• Selected extract:

# My 6913 is coming along



## papa-roe (Nov 12, 2017)

I've spent some time, off and on, over the last week cleaning, lubing, painting and reassembling my 6913 lathe. I have to re-attach the gear chart and some badges. I took the vari speed components completely off because I don't have all the parts, parts are expensive and I have the VFD for controlling speed. I now have a handy spot to put my cutting oil, lubes, coffee or what have you. I painted the webbing red to add some color. I mixed Rustoleum leather brown, forest green (1/2 cup each) and a quart of smoke grey and came up with an almost perfect match with the original color of the lathe. It is a little darker than original, but when viewing live it has a hint of the green and brown undertones.


----------



## Dhector (Nov 12, 2017)

Looking very good!!!!!!


----------



## papa-roe (Nov 12, 2017)

I now have a more intimate knowledge of the inner workings of my lathe.


----------



## Dhector (Nov 12, 2017)

In this pic where i circled it, mine has a lever and a "Forward, Off, Reverse" plate above it. Im pretty sure its for the rotation of the spindle and chuck but mine is disconnected internally(since it has the VFD to do that function) My question is did you remove it and plug the hole? Or was it that way when you got the machine? If you did it can you take a pic of how it was done? I may get rid of mine. It gets in the way of where my pepsi sits


----------



## papa-roe (Nov 12, 2017)

• Material shown:
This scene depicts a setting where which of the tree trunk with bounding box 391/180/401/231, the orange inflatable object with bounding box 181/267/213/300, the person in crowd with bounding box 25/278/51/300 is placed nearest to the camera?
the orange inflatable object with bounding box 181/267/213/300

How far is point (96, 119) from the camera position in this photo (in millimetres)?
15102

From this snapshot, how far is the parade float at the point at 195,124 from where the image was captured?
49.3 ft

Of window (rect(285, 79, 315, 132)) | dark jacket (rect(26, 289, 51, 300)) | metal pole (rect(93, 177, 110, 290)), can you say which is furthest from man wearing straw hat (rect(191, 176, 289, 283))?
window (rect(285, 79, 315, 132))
---
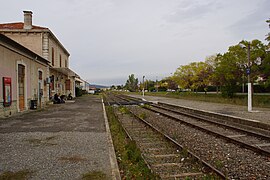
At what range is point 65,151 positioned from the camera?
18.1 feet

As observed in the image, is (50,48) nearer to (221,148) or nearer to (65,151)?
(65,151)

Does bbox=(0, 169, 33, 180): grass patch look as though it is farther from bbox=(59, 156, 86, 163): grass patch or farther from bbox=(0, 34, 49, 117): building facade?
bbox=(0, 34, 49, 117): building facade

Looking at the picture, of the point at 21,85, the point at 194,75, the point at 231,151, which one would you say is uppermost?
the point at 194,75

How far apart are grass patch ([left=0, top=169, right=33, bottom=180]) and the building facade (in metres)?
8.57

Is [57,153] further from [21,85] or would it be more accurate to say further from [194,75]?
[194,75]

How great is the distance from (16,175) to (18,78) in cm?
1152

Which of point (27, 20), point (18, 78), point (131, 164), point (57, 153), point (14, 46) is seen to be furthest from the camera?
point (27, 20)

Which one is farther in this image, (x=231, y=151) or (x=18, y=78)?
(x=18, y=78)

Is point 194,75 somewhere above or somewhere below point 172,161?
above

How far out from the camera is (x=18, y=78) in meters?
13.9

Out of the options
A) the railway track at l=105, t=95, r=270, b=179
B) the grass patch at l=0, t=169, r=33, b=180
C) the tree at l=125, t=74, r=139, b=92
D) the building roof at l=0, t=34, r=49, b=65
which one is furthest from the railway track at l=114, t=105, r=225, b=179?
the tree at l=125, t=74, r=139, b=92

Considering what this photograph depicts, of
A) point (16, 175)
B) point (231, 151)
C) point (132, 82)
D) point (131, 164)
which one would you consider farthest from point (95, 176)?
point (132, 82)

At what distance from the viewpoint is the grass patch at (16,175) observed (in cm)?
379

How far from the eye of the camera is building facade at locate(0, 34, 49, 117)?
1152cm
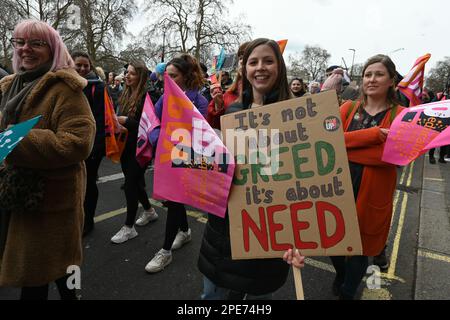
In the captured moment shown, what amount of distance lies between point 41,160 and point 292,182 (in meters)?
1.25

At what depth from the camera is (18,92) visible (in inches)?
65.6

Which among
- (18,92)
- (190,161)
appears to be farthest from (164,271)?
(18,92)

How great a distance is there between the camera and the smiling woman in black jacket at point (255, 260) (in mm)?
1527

• What to do:
[1] Answer these questions about the thread on the 6913 lathe:
(a) Which paints, and how much of each, did papa-roe mix to match the lathe's original color?
(b) What color was the webbing painted?
(c) What words are on the plate above the lever on Dhector's machine?
[2] Retype the lathe thread from "I've spent some" down to "and brown undertones.", without altering anything.

• Answers to the tasks:
[1]
(a) Rustoleum leather brown and forest green, 1/2 cup each, plus a quart of smoke grey.
(b) Red.
(c) "Forward, Off, Reverse".

[2]
I've spent some time, off and on, over the last week cleaning, lubing, painting and reassembling my 6913 lathe. I have to re-attach the gear chart and some badges. I took the vari speed components completely off because I don't have all the parts, parts are expensive and I have the VFD for controlling speed. I now have a handy spot to put my cutting oil, lubes, coffee or what have you. I painted the webbing red to add some color. I mixed Rustoleum leather brown, forest green (1/2 cup each) and a quart of smoke grey and came up with an almost perfect match with the original color of the lathe. It is a little darker than original, but when viewing live it has a hint of the green and brown undertones.